Durante o webinário, a magistrada mostrou fotos da sala de depoimento especial, onde a vítima fica com a psicóloga, responsável por colher as informações. O ambiente é organizado de modo a fazer a criança se sentir segura. Tem também brinquedos, como fantoches, papel, lápis de cor, massinha, materiais que, além de distraírem a criança, ajudam a contar sobre o abuso. Na sala ao lado ficam as partes, juiz, promotor, advogado e réu.
Tudo na lei, segundo a juíza, prioriza o direito e o bem-estar da criança, inclusive o direito que ela tem de não prestar depoimento. A magistrada também destaca a importância de tratar a criança com honestidade, explicando, por exemplo, que a audiência é gravada e quem estará na sala ao lado. Caso a criança demonstre medo ou constrangimento pela presença do réu na sala, ele será retirado. “Não apenas o direito do réu, mas o direito da criança vítima tem que ser observado. O foco da lei, o objetivo, é a proteção da vítima”, ressaltou.

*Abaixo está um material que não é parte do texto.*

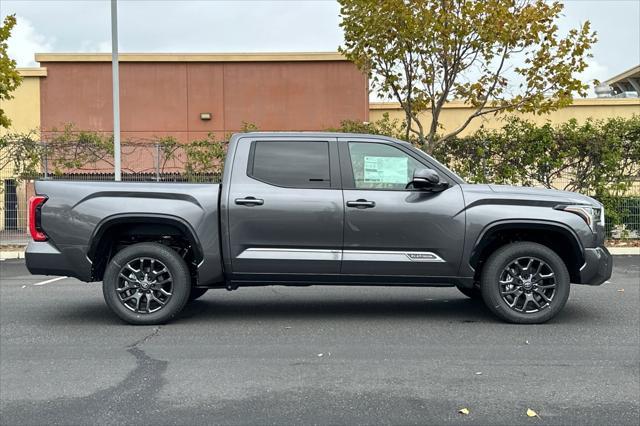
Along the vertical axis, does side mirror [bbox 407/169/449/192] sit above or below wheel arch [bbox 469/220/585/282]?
above

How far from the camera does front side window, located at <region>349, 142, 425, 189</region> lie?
20.5 feet

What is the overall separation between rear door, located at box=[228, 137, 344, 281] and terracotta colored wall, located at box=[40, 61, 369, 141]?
1349 cm

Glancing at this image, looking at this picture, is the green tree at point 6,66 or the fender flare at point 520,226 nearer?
the fender flare at point 520,226

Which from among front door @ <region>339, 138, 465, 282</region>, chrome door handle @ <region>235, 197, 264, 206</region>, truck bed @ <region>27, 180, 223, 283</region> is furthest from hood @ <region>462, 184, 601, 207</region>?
truck bed @ <region>27, 180, 223, 283</region>

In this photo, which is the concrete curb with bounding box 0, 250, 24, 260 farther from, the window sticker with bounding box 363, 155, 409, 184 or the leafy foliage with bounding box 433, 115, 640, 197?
the window sticker with bounding box 363, 155, 409, 184

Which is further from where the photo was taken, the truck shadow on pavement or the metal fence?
the metal fence

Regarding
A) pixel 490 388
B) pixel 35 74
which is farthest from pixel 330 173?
pixel 35 74

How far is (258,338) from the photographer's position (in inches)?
230

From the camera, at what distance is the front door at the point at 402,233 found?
6.07m

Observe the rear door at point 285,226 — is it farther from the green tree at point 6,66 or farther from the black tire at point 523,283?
the green tree at point 6,66

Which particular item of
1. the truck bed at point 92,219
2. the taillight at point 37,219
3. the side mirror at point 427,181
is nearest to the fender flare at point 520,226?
the side mirror at point 427,181

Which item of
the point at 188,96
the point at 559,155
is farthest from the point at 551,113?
the point at 188,96

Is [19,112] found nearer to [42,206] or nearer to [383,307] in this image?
[42,206]

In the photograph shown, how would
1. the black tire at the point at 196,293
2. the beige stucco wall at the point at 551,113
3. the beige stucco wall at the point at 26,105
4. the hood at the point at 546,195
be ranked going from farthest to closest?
the beige stucco wall at the point at 551,113 < the beige stucco wall at the point at 26,105 < the black tire at the point at 196,293 < the hood at the point at 546,195
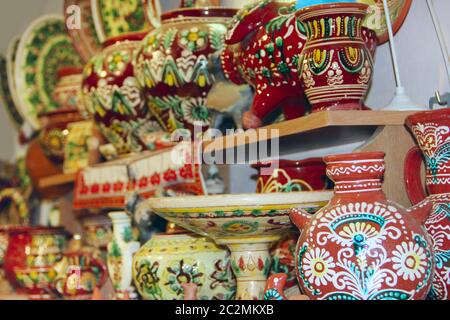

Projeto Luz - A promotora de justiça Ana Carolina Rodrigues Alves Fernandes contou que o Projeto Luz foi criado em Nova Mutum diante da constatação de uma realidade comum a todas as comarcas em que trabalhou. Os casos de abuso sexual infantil demoravam muito para ser apurados, tanto na fase policial como na fase judicial, e as vítimas eram ouvidas diversas vezes, por profissionais que não detinham a capacitação e muitas vezes até a qualidade pessoal para o trabalho. “Nós, profissionais de direito, precisamos reconhecer que não sabemos ouvir. O abuso sexual é um trauma grande na vida da vítima, precisamos ter entendimento de que não é um papel, é uma pessoa, que teve a sua vida, a sua sexualidade, afrontadas”.
Essa situação levou a promotora a idealizar um procedimento padrão e capacitar todos os participantes da rede, de conselheiros tutelares a psicólogos, policiais militares, policiais civis, delegados, entre outros. Também foi realizado um trabalho de sensibilização da sociedade para o problema, envolvendo igrejas, escolas da rede pública e privada, escolas de idiomas. “Ao final capacitamos quase 2.250 pessoas e as notificações aumentaram de forma absurda”, destacou.
A partir do fluxograma, em caso de denúncia de abuso sexual, o Conselho Tutelar, que tem os profissionais legalmente aptos a lidar com esse tipo de ocorrência, é acionado e faz todos os procedimentos. A criança não entra na delegacia. A rede se comunica pelo whatsapp e após checagem do Conselho Tutelar, a criança já recebe uma medida de proteção, os serviços municipais de saúde, educação e assistência social são acionados, assim como a polícia e o Ministério Público. “Na área criminal pedimos medida de proteção e, na Justiça, pedimos depoimento especial”, disse a promotora, atribuindo o resultado à segurança proporcionada pelo projeto tanto para as crianças e adolescentes quanto para os profissionais da rede de proteção.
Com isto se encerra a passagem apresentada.